[What you are asked to do] According to the article on ASX tech shares below, what was Xero's gross profit margin in FY21?

*** Document text ***

Businesses that are generating underlying growth have a good chance of producing capital returns over time.
That’s why these three ASX tech shares could be ones to think about:
Xero Limited (ASX: XRO)
Xero is one of the biggest and perhaps one of the best technology companies in the world.
It is carving out a position as a global market leader in cloud accounting. In Xero’s FY21, it achieved total subscriber growth of 20% to 2.74 million. That included 17% growth of UK subscribers to 720,000, 18% growth of North American subscribers to 285,000 and 40% growth of rest of the world subscribers to 175,000.
Xero is investing heavily for growth. It regularly tells investors it has a preference to re-invest cash generated to drive long-term shareholder value.
However, there are certain financial measures that show how profitable this ASX tech share is and how much profit it could make if it wasn’t investing so heavily. Its FY21 gross profit margin was 86%. Whilst operating revenue grew by 18% to NZ$848.8 million, free cashflow rose 110% to NZ$57 million.
Betashares Asia Technology Tigers ETF (ASX: ASIA)
This is an exchange-traded fund (ETF) that is focused on giving investors exposure to Asian technology businesses outside of Japan.

*** Data below ***

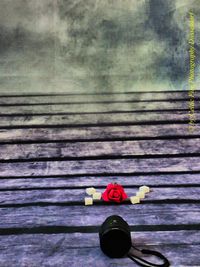 Close-up of red rose on wooden table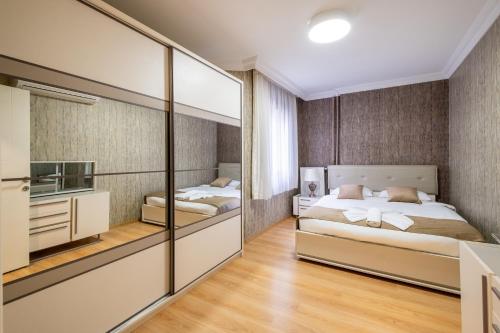 ein Schlafzimmer mit zwei Betten und einem Spiegel in der Unterkunft The Canka Residence And Family Apartment Istanbul City Center - ŞIŞLI in Istanbul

***

[Output for this exercise] 86%